Tact — high-level language with typing, structs and more readable syntax. Compiles to FunC. For new projects recommend Tact — fewer errors with cell/slice parsing.
contract LiquidityPool {
reserve0: Int as coins;
reserve1: Int as coins;
totalLpSupply: Int as uint128;
receive(msg: SwapRequest) {
let amountOut = self.calculateAmountOut(msg.tokenIn, msg.amountIn);
require(amountOut >= msg.minAmountOut, "Slippage exceeded");
self.updateReserves(msg.tokenIn, msg.amountIn, amountOut);
// Send output tokens to user
self.sendTokens(msg.recipient, amountOut, msg.tokenOut);
}
}
Testing and tools
Blueprint — official framework for developing and testing TON contracts (Hardhat analogue for TON). Supports sandbox for local testing without real node.
Sandbox (from @ton/sandbox) — in-process TON VM for unit tests. Critical for testing bounce message handling and multi-step transaction chains.
import { Blockchain } from '@ton/sandbox'
import { LiquidityPool } from '../build/LiquidityPool'
const blockchain = await Blockchain.create()
const pool = blockchain.openContract(await LiquidityPool.fromInit(token0, token1))
const swapResult = await pool.sendSwap(user.getSender(), {
tokenIn: token0Address,
amountIn: toNano('100'),
minAmountOut: toNano('95')
})
expect(swapResult.transactions).toHaveTransaction({
to: pool.address,
success: true
})
Telegram Mini Apps integration
TON DEX practically always integrated with Telegram via TON Connect protocol. Users connect Tonkeeper, MyTonWallet or Telegram Wallet. Interface built as Telegram Mini App with @tonconnect/ui-react library.

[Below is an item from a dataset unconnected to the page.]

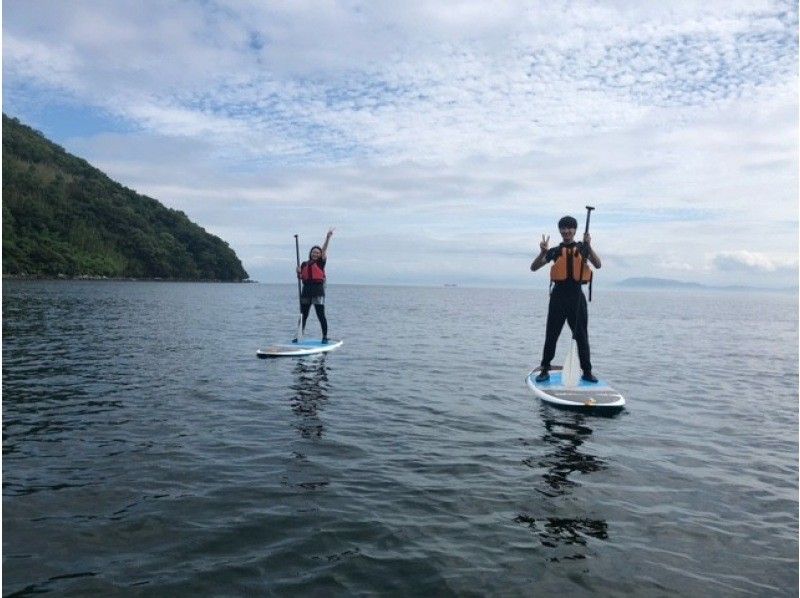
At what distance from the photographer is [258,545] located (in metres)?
6.31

Specificity: in Telegram Mini App no window.ethereum. Entire web3-stack specific for TON: @ton/ton for RPC, @ton/core for types, TON Connect for wallet connection.
Development process
Analytics (2–3 days). Determine AMM type (x*y=k, stable swap, concentrated), pool list for launch, fee economic model.
Contract design (3–5 days). Message scheme between contracts, bounce handling, fee accumulation, LP token (Jetton).

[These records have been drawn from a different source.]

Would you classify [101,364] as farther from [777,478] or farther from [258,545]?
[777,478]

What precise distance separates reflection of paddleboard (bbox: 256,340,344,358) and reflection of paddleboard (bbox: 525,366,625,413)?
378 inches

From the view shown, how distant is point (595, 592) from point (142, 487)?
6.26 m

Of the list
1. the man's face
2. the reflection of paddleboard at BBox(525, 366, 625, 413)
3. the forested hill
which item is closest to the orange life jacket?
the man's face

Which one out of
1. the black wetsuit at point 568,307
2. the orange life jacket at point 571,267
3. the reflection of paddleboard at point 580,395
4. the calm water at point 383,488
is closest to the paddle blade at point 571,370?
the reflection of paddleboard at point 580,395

Development (4–8 weeks). Pool contract, Router, LP Jetton minter, tests in Blueprint sandbox.
Frontend and TON Connect (2–3 weeks). Swap UI, liquidity management, analytics.

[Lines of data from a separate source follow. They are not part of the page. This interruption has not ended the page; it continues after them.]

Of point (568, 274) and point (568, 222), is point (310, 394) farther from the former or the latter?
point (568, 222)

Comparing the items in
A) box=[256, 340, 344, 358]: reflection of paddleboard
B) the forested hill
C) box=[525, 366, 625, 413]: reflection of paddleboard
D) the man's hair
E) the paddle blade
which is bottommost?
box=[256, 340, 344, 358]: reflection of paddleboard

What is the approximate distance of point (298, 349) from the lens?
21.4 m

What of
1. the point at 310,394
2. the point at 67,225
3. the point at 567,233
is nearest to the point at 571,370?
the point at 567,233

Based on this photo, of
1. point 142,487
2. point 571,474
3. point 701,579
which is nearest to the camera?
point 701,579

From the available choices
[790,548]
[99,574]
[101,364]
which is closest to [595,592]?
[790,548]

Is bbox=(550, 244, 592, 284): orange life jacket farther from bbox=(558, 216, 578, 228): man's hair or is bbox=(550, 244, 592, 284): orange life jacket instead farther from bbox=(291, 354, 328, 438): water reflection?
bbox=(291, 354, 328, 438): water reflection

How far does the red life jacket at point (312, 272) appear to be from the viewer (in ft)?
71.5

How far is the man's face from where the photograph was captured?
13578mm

Deploy and testnet. Testnet (TON testnet) → mainnet. TON has separate testnet with faucet for TON and test Jettons.
Timeline estimates
Basic AMM x*y=k with one pool and minimal UI — 6–8 weeks. Full DEX with router for multi-hop, analytics, Telegram Mini App — 3–4 months. Concentrated liquidity with position management — adds another 4–6 weeks.